McIntyre has written thousands of articles for 24/7 Wall St. He is an expert on corporate finance, the automotive industry, media companies and international finance. He has edited articles on national demographics, sports, personal income and travel.

His work has been quoted or mentioned in The New York Times, The Wall Street Journal, Los Angeles Times, The Washington Post, NBC News, Time, The New Yorker, HuffPost USA Today, Business Insider, Yahoo, AOL, MarketWatch, The Atlantic, Bloomberg, New York Post, Chicago Tribune, Forbes, The Guardian and many other major publications.

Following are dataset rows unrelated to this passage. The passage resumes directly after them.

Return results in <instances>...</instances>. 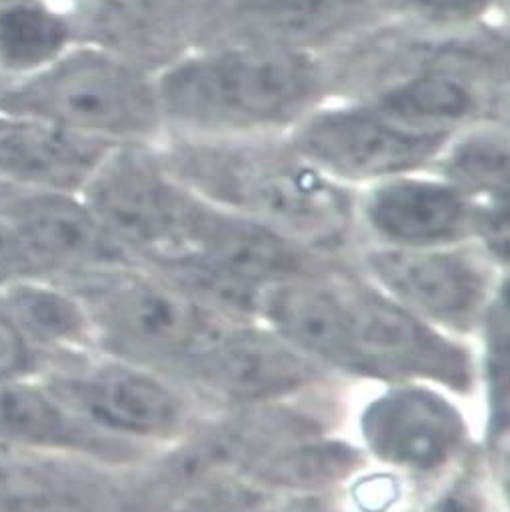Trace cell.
<instances>
[{
	"instance_id": "cell-1",
	"label": "cell",
	"mask_w": 510,
	"mask_h": 512,
	"mask_svg": "<svg viewBox=\"0 0 510 512\" xmlns=\"http://www.w3.org/2000/svg\"><path fill=\"white\" fill-rule=\"evenodd\" d=\"M164 136H286L332 96L324 55L197 45L156 71Z\"/></svg>"
},
{
	"instance_id": "cell-2",
	"label": "cell",
	"mask_w": 510,
	"mask_h": 512,
	"mask_svg": "<svg viewBox=\"0 0 510 512\" xmlns=\"http://www.w3.org/2000/svg\"><path fill=\"white\" fill-rule=\"evenodd\" d=\"M175 177L201 199L260 221L324 255L357 231L355 191L334 183L286 136H164Z\"/></svg>"
},
{
	"instance_id": "cell-3",
	"label": "cell",
	"mask_w": 510,
	"mask_h": 512,
	"mask_svg": "<svg viewBox=\"0 0 510 512\" xmlns=\"http://www.w3.org/2000/svg\"><path fill=\"white\" fill-rule=\"evenodd\" d=\"M0 116L39 122L112 146L164 138L156 71L92 41H75L45 69L0 94Z\"/></svg>"
},
{
	"instance_id": "cell-4",
	"label": "cell",
	"mask_w": 510,
	"mask_h": 512,
	"mask_svg": "<svg viewBox=\"0 0 510 512\" xmlns=\"http://www.w3.org/2000/svg\"><path fill=\"white\" fill-rule=\"evenodd\" d=\"M83 306L114 357L164 375H181L229 322L239 320L138 264L94 272Z\"/></svg>"
},
{
	"instance_id": "cell-5",
	"label": "cell",
	"mask_w": 510,
	"mask_h": 512,
	"mask_svg": "<svg viewBox=\"0 0 510 512\" xmlns=\"http://www.w3.org/2000/svg\"><path fill=\"white\" fill-rule=\"evenodd\" d=\"M79 195L130 262L160 268L177 258L195 193L168 168L158 142L114 146Z\"/></svg>"
},
{
	"instance_id": "cell-6",
	"label": "cell",
	"mask_w": 510,
	"mask_h": 512,
	"mask_svg": "<svg viewBox=\"0 0 510 512\" xmlns=\"http://www.w3.org/2000/svg\"><path fill=\"white\" fill-rule=\"evenodd\" d=\"M450 136L409 128L355 96H328L288 134L320 173L353 191L432 168Z\"/></svg>"
},
{
	"instance_id": "cell-7",
	"label": "cell",
	"mask_w": 510,
	"mask_h": 512,
	"mask_svg": "<svg viewBox=\"0 0 510 512\" xmlns=\"http://www.w3.org/2000/svg\"><path fill=\"white\" fill-rule=\"evenodd\" d=\"M351 330V375L387 383H428L466 395L474 359L456 336L411 314L367 278L343 276Z\"/></svg>"
},
{
	"instance_id": "cell-8",
	"label": "cell",
	"mask_w": 510,
	"mask_h": 512,
	"mask_svg": "<svg viewBox=\"0 0 510 512\" xmlns=\"http://www.w3.org/2000/svg\"><path fill=\"white\" fill-rule=\"evenodd\" d=\"M488 255L478 247H387L371 245L363 253L367 280L393 302L462 336L482 328L498 292Z\"/></svg>"
},
{
	"instance_id": "cell-9",
	"label": "cell",
	"mask_w": 510,
	"mask_h": 512,
	"mask_svg": "<svg viewBox=\"0 0 510 512\" xmlns=\"http://www.w3.org/2000/svg\"><path fill=\"white\" fill-rule=\"evenodd\" d=\"M381 21V0H199L191 47L251 45L328 57Z\"/></svg>"
},
{
	"instance_id": "cell-10",
	"label": "cell",
	"mask_w": 510,
	"mask_h": 512,
	"mask_svg": "<svg viewBox=\"0 0 510 512\" xmlns=\"http://www.w3.org/2000/svg\"><path fill=\"white\" fill-rule=\"evenodd\" d=\"M326 369L260 320H233L181 377L239 407L280 403L314 385Z\"/></svg>"
},
{
	"instance_id": "cell-11",
	"label": "cell",
	"mask_w": 510,
	"mask_h": 512,
	"mask_svg": "<svg viewBox=\"0 0 510 512\" xmlns=\"http://www.w3.org/2000/svg\"><path fill=\"white\" fill-rule=\"evenodd\" d=\"M365 450L409 474H436L462 452L468 428L440 387L399 381L373 397L359 415Z\"/></svg>"
},
{
	"instance_id": "cell-12",
	"label": "cell",
	"mask_w": 510,
	"mask_h": 512,
	"mask_svg": "<svg viewBox=\"0 0 510 512\" xmlns=\"http://www.w3.org/2000/svg\"><path fill=\"white\" fill-rule=\"evenodd\" d=\"M65 387L77 415L130 444L175 442L191 430L189 401L152 367L116 357L69 379Z\"/></svg>"
},
{
	"instance_id": "cell-13",
	"label": "cell",
	"mask_w": 510,
	"mask_h": 512,
	"mask_svg": "<svg viewBox=\"0 0 510 512\" xmlns=\"http://www.w3.org/2000/svg\"><path fill=\"white\" fill-rule=\"evenodd\" d=\"M355 221L375 245L448 247L474 243V209L434 168L355 191Z\"/></svg>"
},
{
	"instance_id": "cell-14",
	"label": "cell",
	"mask_w": 510,
	"mask_h": 512,
	"mask_svg": "<svg viewBox=\"0 0 510 512\" xmlns=\"http://www.w3.org/2000/svg\"><path fill=\"white\" fill-rule=\"evenodd\" d=\"M0 217L21 235L41 268L94 274L134 264L79 193L0 183Z\"/></svg>"
},
{
	"instance_id": "cell-15",
	"label": "cell",
	"mask_w": 510,
	"mask_h": 512,
	"mask_svg": "<svg viewBox=\"0 0 510 512\" xmlns=\"http://www.w3.org/2000/svg\"><path fill=\"white\" fill-rule=\"evenodd\" d=\"M258 320L322 369L351 373V330L343 274L318 268L268 286Z\"/></svg>"
},
{
	"instance_id": "cell-16",
	"label": "cell",
	"mask_w": 510,
	"mask_h": 512,
	"mask_svg": "<svg viewBox=\"0 0 510 512\" xmlns=\"http://www.w3.org/2000/svg\"><path fill=\"white\" fill-rule=\"evenodd\" d=\"M199 0H96L73 15L77 35L150 71L191 47Z\"/></svg>"
},
{
	"instance_id": "cell-17",
	"label": "cell",
	"mask_w": 510,
	"mask_h": 512,
	"mask_svg": "<svg viewBox=\"0 0 510 512\" xmlns=\"http://www.w3.org/2000/svg\"><path fill=\"white\" fill-rule=\"evenodd\" d=\"M112 148L57 126L9 118L0 124V183L81 193Z\"/></svg>"
},
{
	"instance_id": "cell-18",
	"label": "cell",
	"mask_w": 510,
	"mask_h": 512,
	"mask_svg": "<svg viewBox=\"0 0 510 512\" xmlns=\"http://www.w3.org/2000/svg\"><path fill=\"white\" fill-rule=\"evenodd\" d=\"M0 438L114 460L134 456L130 442L98 430L57 399L27 385H0Z\"/></svg>"
},
{
	"instance_id": "cell-19",
	"label": "cell",
	"mask_w": 510,
	"mask_h": 512,
	"mask_svg": "<svg viewBox=\"0 0 510 512\" xmlns=\"http://www.w3.org/2000/svg\"><path fill=\"white\" fill-rule=\"evenodd\" d=\"M432 168L468 199L472 209L508 205V120L486 118L454 132Z\"/></svg>"
},
{
	"instance_id": "cell-20",
	"label": "cell",
	"mask_w": 510,
	"mask_h": 512,
	"mask_svg": "<svg viewBox=\"0 0 510 512\" xmlns=\"http://www.w3.org/2000/svg\"><path fill=\"white\" fill-rule=\"evenodd\" d=\"M363 462L353 444L308 434L280 444L243 476L276 494L314 496L353 478Z\"/></svg>"
},
{
	"instance_id": "cell-21",
	"label": "cell",
	"mask_w": 510,
	"mask_h": 512,
	"mask_svg": "<svg viewBox=\"0 0 510 512\" xmlns=\"http://www.w3.org/2000/svg\"><path fill=\"white\" fill-rule=\"evenodd\" d=\"M79 41L73 15L53 0H21L0 7V73L29 77Z\"/></svg>"
},
{
	"instance_id": "cell-22",
	"label": "cell",
	"mask_w": 510,
	"mask_h": 512,
	"mask_svg": "<svg viewBox=\"0 0 510 512\" xmlns=\"http://www.w3.org/2000/svg\"><path fill=\"white\" fill-rule=\"evenodd\" d=\"M508 0H381L387 23L436 35L506 27Z\"/></svg>"
},
{
	"instance_id": "cell-23",
	"label": "cell",
	"mask_w": 510,
	"mask_h": 512,
	"mask_svg": "<svg viewBox=\"0 0 510 512\" xmlns=\"http://www.w3.org/2000/svg\"><path fill=\"white\" fill-rule=\"evenodd\" d=\"M9 308L27 332L51 343H77L94 330L81 302L51 288L19 286L9 294Z\"/></svg>"
},
{
	"instance_id": "cell-24",
	"label": "cell",
	"mask_w": 510,
	"mask_h": 512,
	"mask_svg": "<svg viewBox=\"0 0 510 512\" xmlns=\"http://www.w3.org/2000/svg\"><path fill=\"white\" fill-rule=\"evenodd\" d=\"M168 512H280L278 494L245 476H213L179 488Z\"/></svg>"
},
{
	"instance_id": "cell-25",
	"label": "cell",
	"mask_w": 510,
	"mask_h": 512,
	"mask_svg": "<svg viewBox=\"0 0 510 512\" xmlns=\"http://www.w3.org/2000/svg\"><path fill=\"white\" fill-rule=\"evenodd\" d=\"M41 270L21 235L0 217V284L33 276Z\"/></svg>"
},
{
	"instance_id": "cell-26",
	"label": "cell",
	"mask_w": 510,
	"mask_h": 512,
	"mask_svg": "<svg viewBox=\"0 0 510 512\" xmlns=\"http://www.w3.org/2000/svg\"><path fill=\"white\" fill-rule=\"evenodd\" d=\"M423 512H486V506L476 484L468 478H460L434 496Z\"/></svg>"
},
{
	"instance_id": "cell-27",
	"label": "cell",
	"mask_w": 510,
	"mask_h": 512,
	"mask_svg": "<svg viewBox=\"0 0 510 512\" xmlns=\"http://www.w3.org/2000/svg\"><path fill=\"white\" fill-rule=\"evenodd\" d=\"M27 359V345L17 322L0 314V381L19 373Z\"/></svg>"
},
{
	"instance_id": "cell-28",
	"label": "cell",
	"mask_w": 510,
	"mask_h": 512,
	"mask_svg": "<svg viewBox=\"0 0 510 512\" xmlns=\"http://www.w3.org/2000/svg\"><path fill=\"white\" fill-rule=\"evenodd\" d=\"M53 3H57V5L63 7V9H67L71 15H77L79 11H83V9H88L90 5H94L96 0H53Z\"/></svg>"
},
{
	"instance_id": "cell-29",
	"label": "cell",
	"mask_w": 510,
	"mask_h": 512,
	"mask_svg": "<svg viewBox=\"0 0 510 512\" xmlns=\"http://www.w3.org/2000/svg\"><path fill=\"white\" fill-rule=\"evenodd\" d=\"M7 88H9V81H7V77L3 73H0V94H3Z\"/></svg>"
},
{
	"instance_id": "cell-30",
	"label": "cell",
	"mask_w": 510,
	"mask_h": 512,
	"mask_svg": "<svg viewBox=\"0 0 510 512\" xmlns=\"http://www.w3.org/2000/svg\"><path fill=\"white\" fill-rule=\"evenodd\" d=\"M13 3H21V0H0V7H5V5H13Z\"/></svg>"
}]
</instances>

McIntyre has been a guest on CNBC, the BBC and television and radio stations across the country.

A magna cum laude graduate of Harvard College, McIntyre also was president of The Harvard Advocate. Founded in 1866, the Advocate is the oldest college publication in the United States.

TheStreet.com, Comps.com and Edgar Online are some of the public companies for which McIntyre served on the board of directors. He was a Vicinity Corporation board member when the company was sold to Microsoft in 2002. He served on the audit committees of some of these companies.

McIntyre has been the CEO of FutureSource, a provider of trading terminals and news to commodities and futures traders. He was president of Switchboard, the online phone directory company. He served as chairman and CEO of On2 Technologies, the video compression company that provided video compression software for Adobe’s Flash. Google bought On2 in 2009.